Nuxt and Ant Design work well together, in part because of Nuxt’s code-splitting and tree-shaking abilities, not to mention Nuxt’s new static target deployment option. I can serve an app using Ant Design with great performance scores.

Combining the two was a little tricky and there isn’t a lot in the way of documentation for how to do it, so what follows are the steps you need to set it up. Let’s get started!

Install Ant.design 

The first step is installing the ant-design-vue package, along with Less.js and less-loader, which we will need to create our Less variables:

yarn add ant-design-vue less less-loader
# or
npm i ant-design-vue less less-loader

Now lets tell Nuxt to use it globally via a plugin. We’ll create a file called antd-ui.js:

import Vue from 'vue'
import Antd from 'ant-design-vue/lib'

Vue.use(Antd)

You may notice that unlike the process outlined in the Ant Design getting started guide, we are not importing the global CSS file they mention. That’s because we’re going to manually import the base variable Less file instead so that we can override it. 

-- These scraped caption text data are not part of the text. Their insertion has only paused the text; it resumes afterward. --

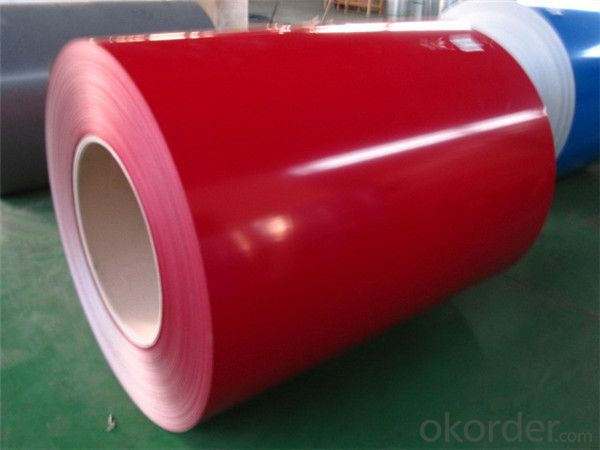 Color glazed steel sheet with cheap steel prices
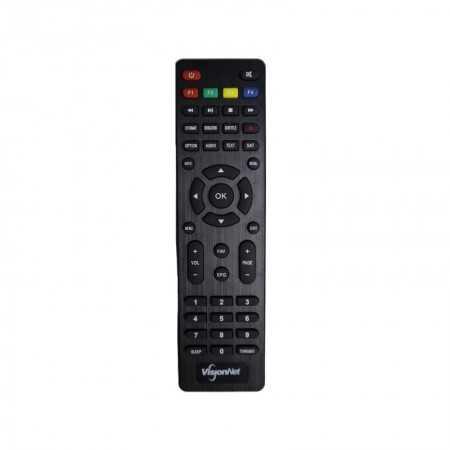 VisionNet Clever5 Full HD - Satélite & IPTV - Listas Enigma 2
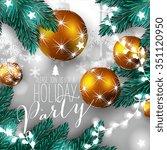 christmas wreath with fir branch | Shutterstock .eps vector #351120950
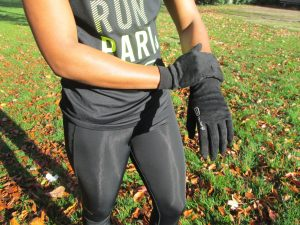 Equipement running automne-hiver - accessoires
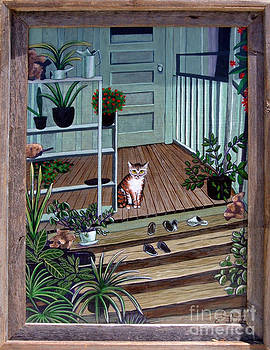 Welcome Home Kitty by Annette Jimerson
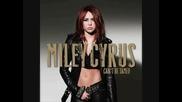(бг превод) Miley Cyrus - Permanent December (full song)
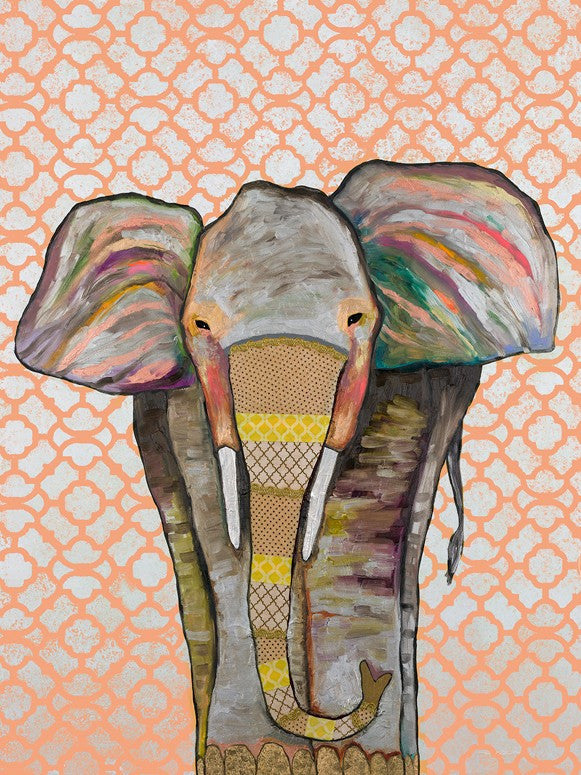 Trendy Trunk on Patterned Coral - Giclée Print AS SEEN ON SUPERGIRL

We have a few things to do in our nuxt.config.js file. First, let’s register the plugin we just made:

plugins: ["@/plugins/antd-ui"],

Next, we’re going to let webpack know we’d like to build Less:

build: {
   loaders: {
     less: {
       lessOptions: {
         javascriptEnabled: true,
       },
    },
  },
}

Finally, we need to create a global stylesheet for our variables that imports Ant Design’s defaults as well as our overrides:

css: [
  "~/assets/variables.less"
],

We can see that this file exists in a /assets folder, so let’s make it. We’ll create a file in there called variables.less, and import Ant Design’s Less variables:

@import '~ant-design-vue/dist/antd.less';

Below this line, there are myriad variables you can override. This is just a sampling. The rest of the variables are here, and you’ll need to include them by their @ and can change it to whatever you wish:

@primary-color: #1890ff; // primary color for all components
@link-color: #1890ff; // link color
@success-color: #52c41a; // success state color
@warning-color: #faad14; // warning state color
@error-color: #f5222d; // error state color
@font-size-base: 14px; // major text font size
@heading-color: rgba(0, 0, 0, 0.85); // heading text color
@text-color: rgba(0, 0, 0, 0.65); // major text color
@text-color-secondary: rgba(0, 0, 0, 0.45); // secondary text color
@disabled-color: rgba(0, 0, 0, 0.25); // disable state color
@border-radius-base: 4px; // major border radius
@border-color-base: #d9d9d9; // major border color
@box-shadow-base: 0 2px 8px rgba(0, 0, 0, 0.15); // major shadow for layers

We’re good to go! There’s no need to import what we need into every component because Nuxt will now take care of that. If you’d like to override very specific styles not included in the variables, you can find the associative classes and override them in your layouts/default.vue file as well.

Ant.design and Nuxt allow you a great framework for building apps very quickly and with ease. Enjoy!